_TEXT FOR ANALYSIS_
┏━━

Monday, March 20, 2006

I Owe, I Owe, It's Off To Work I Go...

We got our new Toyota Sienna last week (finally). It's beautiful and our garage has that new car (i.e., chemical) smell in the morning. It's amazing to see the differences in design eight years have made from our original Sienna. This one handles better, supposedly has better gas mileage despite having a bigger engine and a lot more cupholders and assorted gewgaws thrown in for our convenience. Of course, now we've got to start paying for the remaining two-thirds that the insurance didn't cover.

Youngest Blue is on Spring Break with the family of one of her school friends. She left Friday and won't be back until the end of this week. She's staying at a Marriott time-share community down in Orlando that we had to sit through a ninety minute (and more) sales pitch years ago in order to get free tickets to Universal's theme park. Nice place; we just didn't have the money all those years ago to fund our "vacation lifestyle" in the manner they wanted us to.

Speaking of vacations, we're thinking about going to Montreal this year. I've started looking at websites and books about the cultural center of French-speaking Quebec. When I was very young my parents took my brother and I up there one summer on vacation--there was a family they'd known shortly after their wedding who'd been nice to them, so we went to visit. I vaguely remember some things, mainly the cathedral, wooden slides at a playground and a very cold swimming pool. Maybe this trip, if we go, will be a bit more memorable.

┗━━

_DATASET ENTRIES_
┏━━

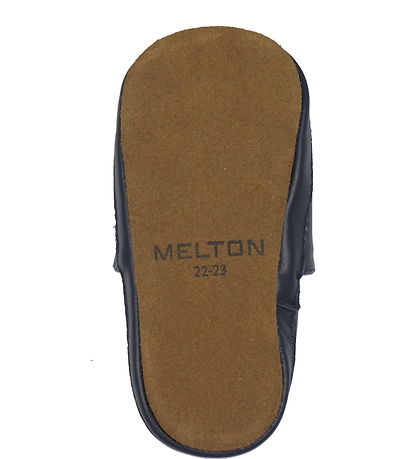 Melton Soft Sole Leather Shoes - Navy w. Racing Car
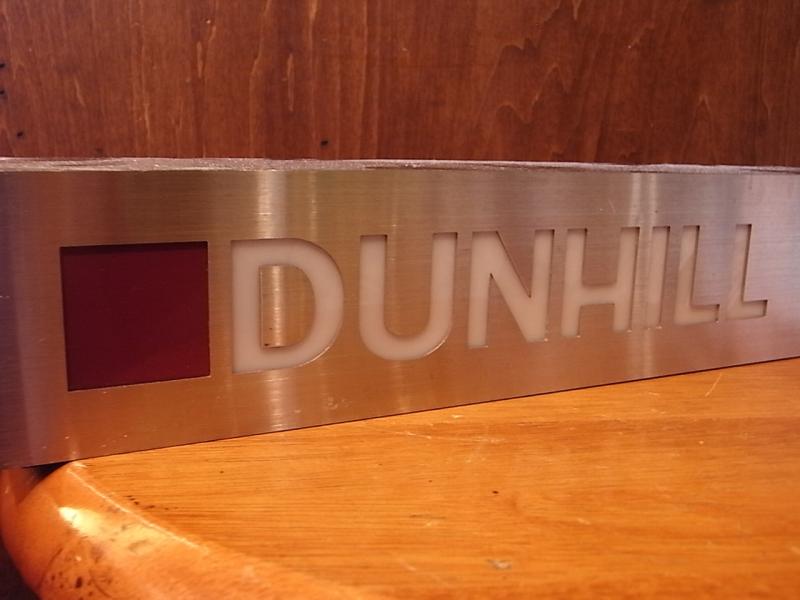 DUNHILL看板、ダンヒル電飾看板、ダンヒルノベルティ、ダンヒルライト　LCM 6413（7）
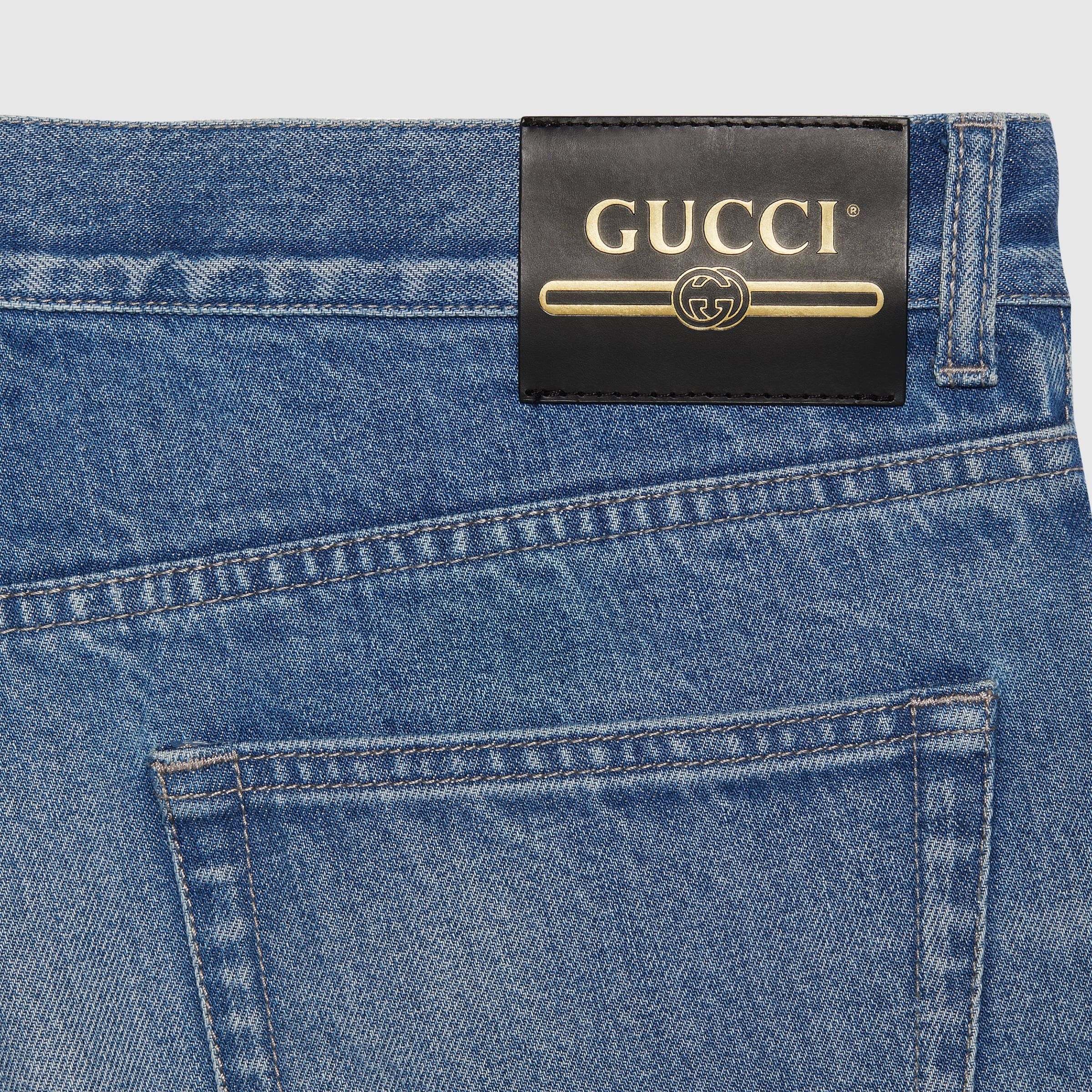 Gucci 32 - Gucci Washed Organic Denim Pant with Koala Patch Jeans Size US 32 / EU 48 - 6 Thumbnail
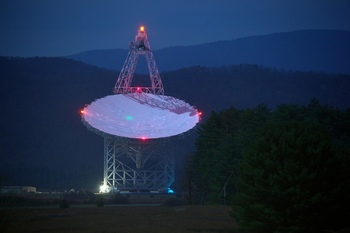 Green Bank望远镜是世界上最大的可控卫星天线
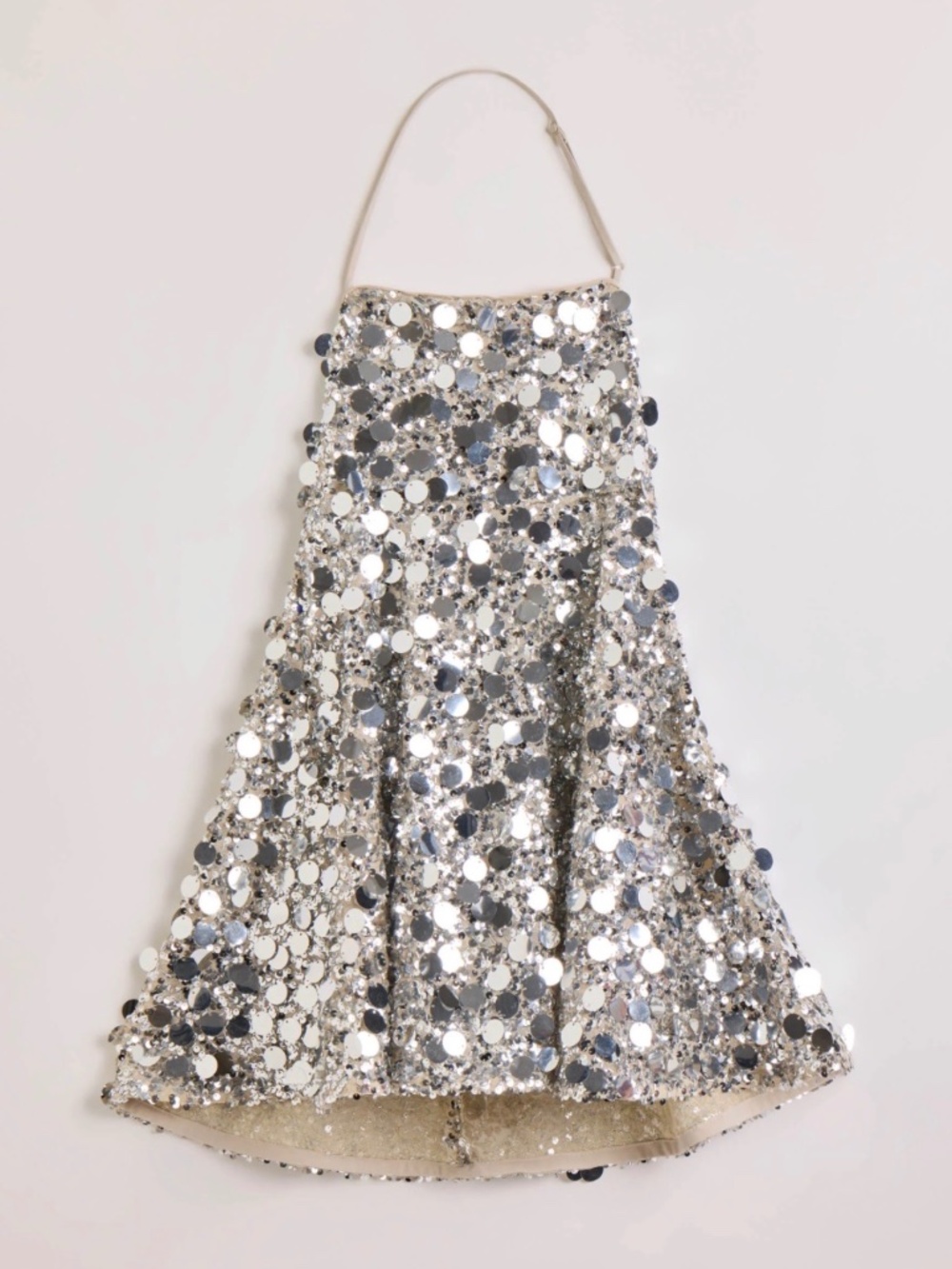 Bardot Girls Tia Sequin Halter Dress In Silver 10 NWT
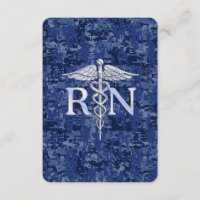 Enfermeiro Registrado RN Caduceus no Marinho Blue 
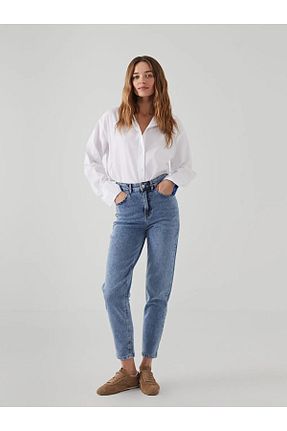 شلوار آبی زنانه پنبه ای LC Waikiki - کد 900434555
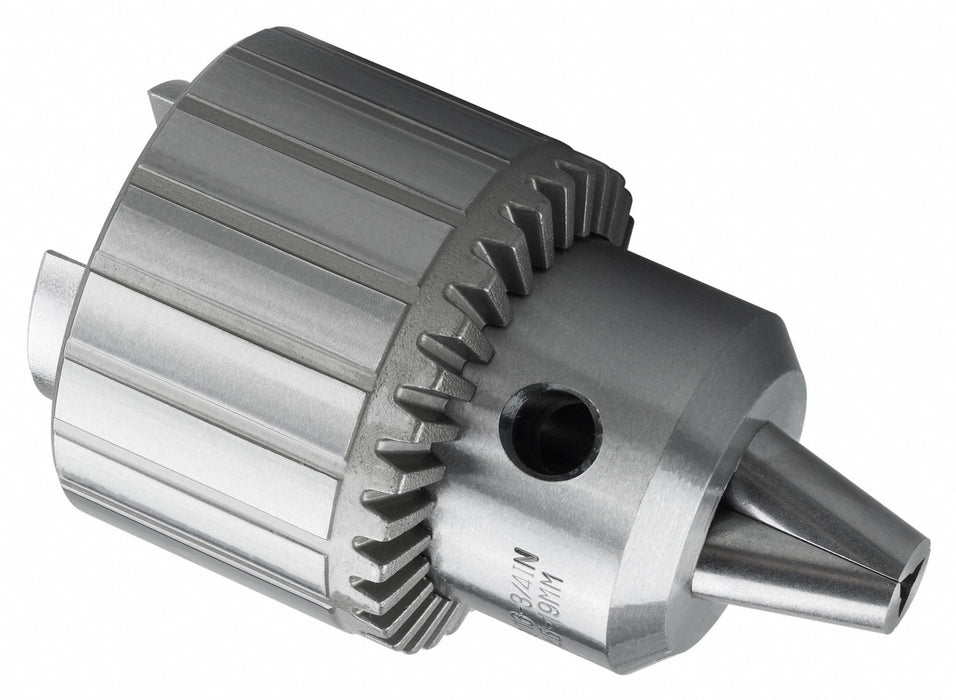 Drill Chuck Keyed Steel 3/4 In 3JT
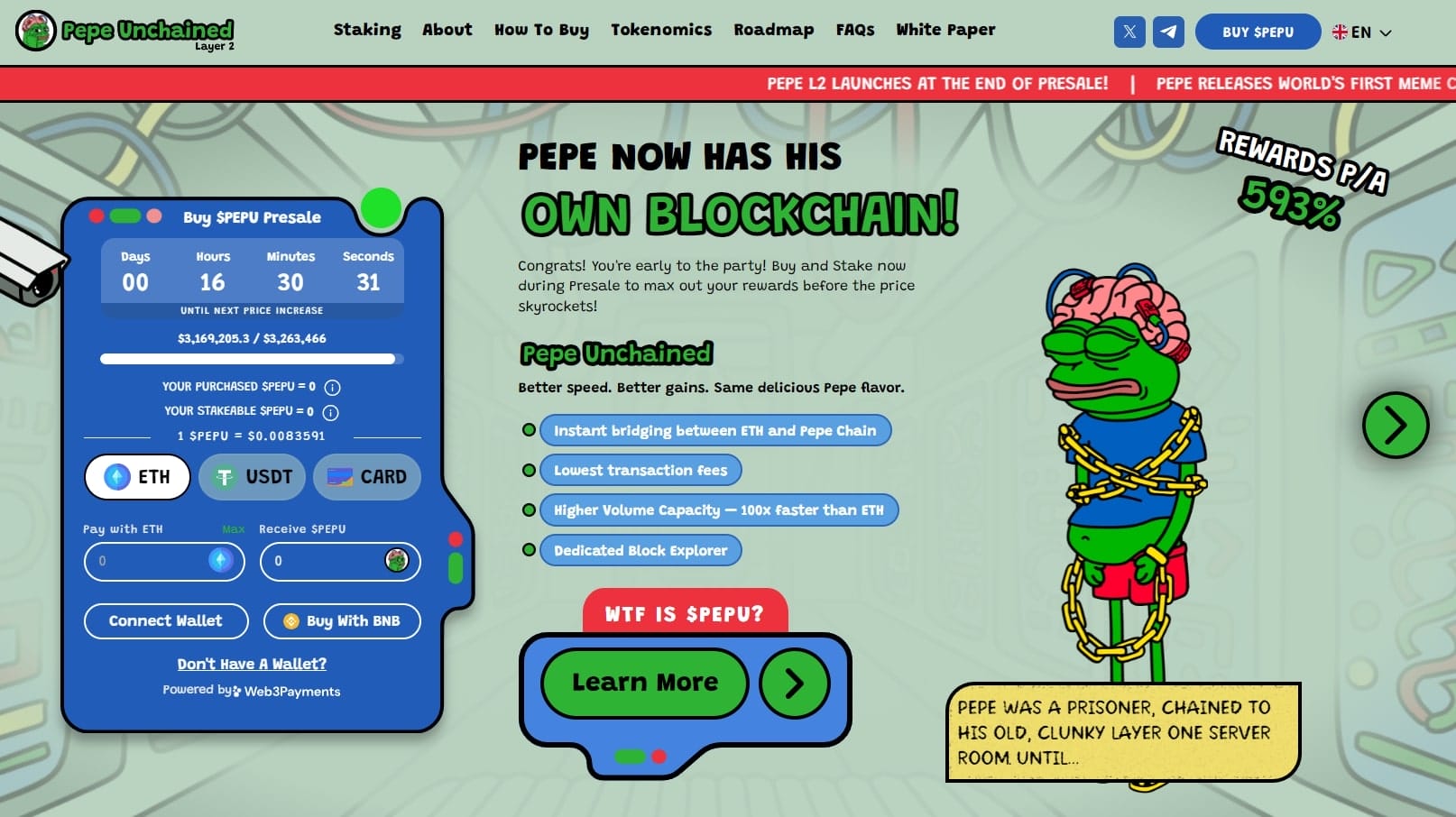 pepe unchained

┗━━

_TASK SET_
**a)** Say whether each statement agrees with the blog post, answering yes or no and quoting the deciding words: (i) the new Sienna has a smaller engine than the old one; (ii) Youngest Blue left for Spring Break on Friday; (iii) the writer went to Montreal as a child along with a brother.
**b)** Continue the blog post from the point where it stops.
The listing is separate material with no connection to the blog post.

_EXERCISE ANSWERS_
**a)**
(i) No: "despite having a bigger engine"
(ii) Yes: "She left Friday"
(iii) Yes: "my parents took my brother and I up there one summer on vacation"

**b)**
Mrs. Blue and I talked this weekend about what we're going to do with all the pictures and memorabilia we (mostly I) have in the hopefully distant future. It's unlikely our daughters will want to inherit and lug stuff around from place to place in their futures, which begs the question of why take photos of vacations anyway, if they are just going to be tossed someday into the trash heap post-funeral? Some stuff is undeniably historical and will get donated to a deserving museum or university, but most of it is of people and places that my girls have no memory or interest in, except to see their old man when he had hair and their grandparents when they were young. A photograph does freeze a moment in time, but I suppose all moments in time must melt eventually into the liquid of the past.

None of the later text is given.